Réflexions suisses sur les listes noires et le fouet allemand

Quiconque menace l’autre du fouet le considère comme un sous-homme

me. Quand le ministre allemand des Finances, Peer Steinbrück, parle comme il l’a fait récemment, ce n’est pas une initiative personnelle. Il agit selon un plan savamment élaboré depuis longtemps et d’ailleurs connu de la Suisse. Horizons et débats y a fait allusion au mois d’août au moyen d’une caricature (reproduite ci-contre) et a prévu que la démarche suivante aurait lieu en octobre (cf. Horizons et débats no 33 du 18 août 2008*)
Et en effet, après d’innombrables piques et provocations de la part de l’Allemagne, voilà que Steinbrück, précisément pendant le mois d’octobre, menace la Suisse du fouet et de l’inscription sur la liste noire de l’OCDE. La Suisse n’a pas tardé à convoquer l’ambassadeur d’Allemagne au Ministère suisse des Affaires étrangères et Steinbrück a riposté aussitôt. Les relations entre les deux pays n’ont jamais été aussi tendues depuis 65 ans.
L’affaire n’a rien à voir avec la crise financière. Celle-ci n’a fait que retarder un peu les attaques. Steinbrück et ceux qui agissent dans les coulisses sont décidés à continuer. Eh bien, qu’ils le fassent! D’autres grandes gueules se sont déjà cassé les dents. Il y a des Suisses qui se souviennent encore parfaitement d’Hitler, qui fut qualifié de «plus grand général de tous les temps» et du bruit causé par les bottes allemandes outre-Rhin. Nous nous rappelons aussi très bien encore les fouets des officiers supérieurs SS. Les membres du gouvernement allemand qui n’hésitent pas à avoir recours, aujourd’hui, à de telles formules historiques ne font que confirmer l’image que la situation nous inspire.
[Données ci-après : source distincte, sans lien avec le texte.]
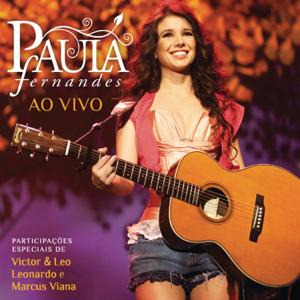 Paula Fernandes - Paula Fernandes (Ao Vivo de São Paulo)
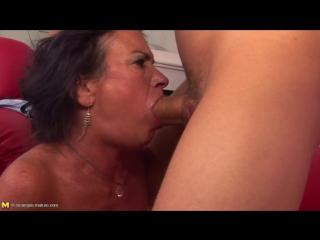 Агнета матерая анальщица [anal sex, hairy, mature, milf]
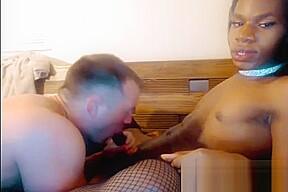 Interracial anal sex guy fucks...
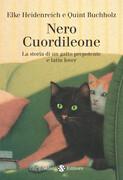 Nero Cuordileone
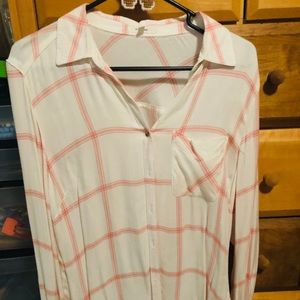 Maurices button down shirt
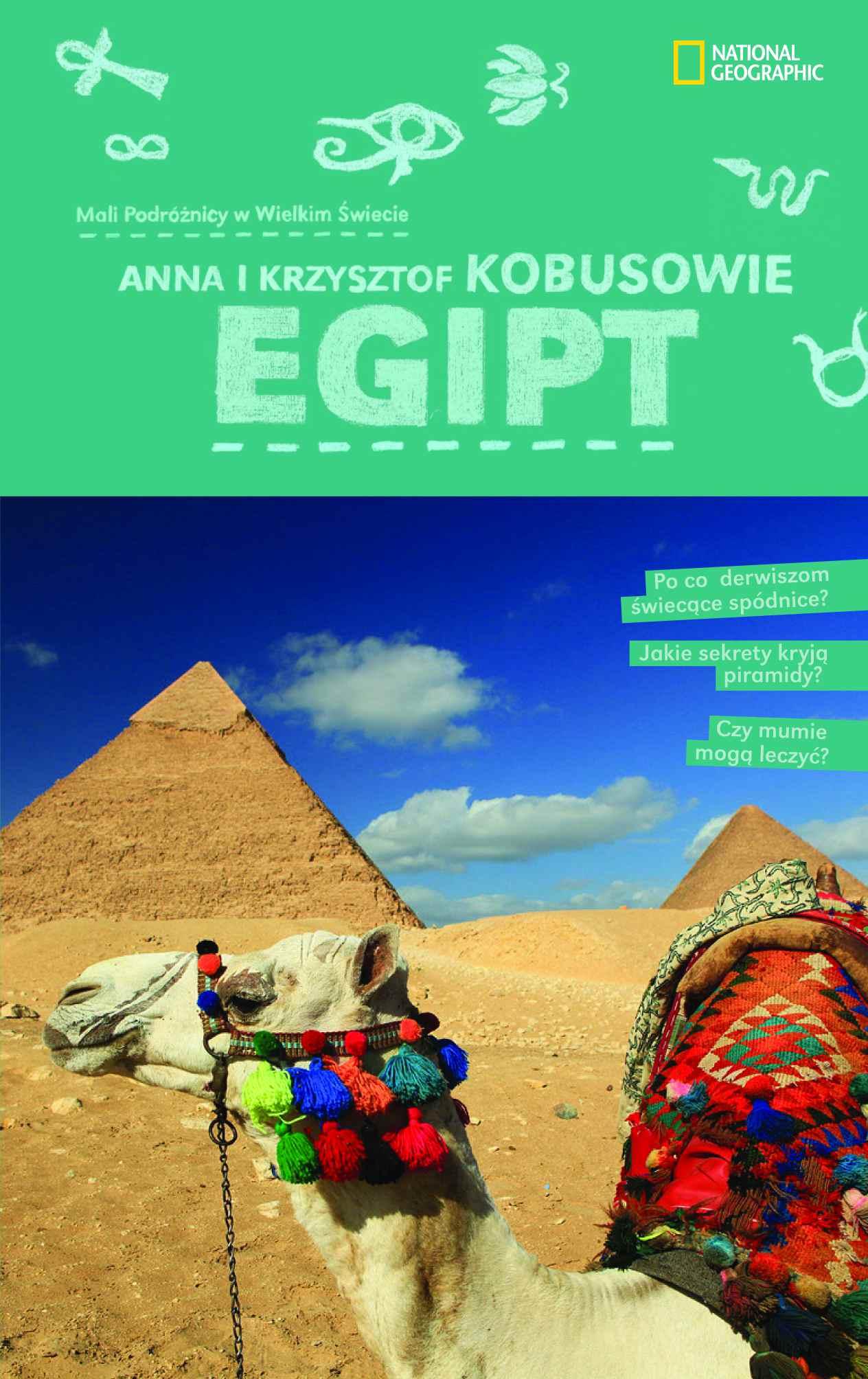 Egipt. Mali podróżnicy w wielkim świecie - Ebook (Książka EPUB) do pobrania w formacie EPUB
Quant aux listes noires, précisons ceci: Du temps des anciens Romains, elles contenaient les noms des ennemis politiques devant être assassinés. Des listes semblables furent dressées, du temps des nazis, par exemple par Reinhard Heydrich et elles contenaient, entre autres, les noms d’Ernst Röhm et du chancelier du Reich von Schleicher. Tous les deux furent en effet assassinés. A l’époque, on employait le terme de «liste noire» également pour désigner les dossiers qui énuméraient les «écrits nuisibles et indésirables» qui furent brûlés lors des autodafés de mai et de juin 1933.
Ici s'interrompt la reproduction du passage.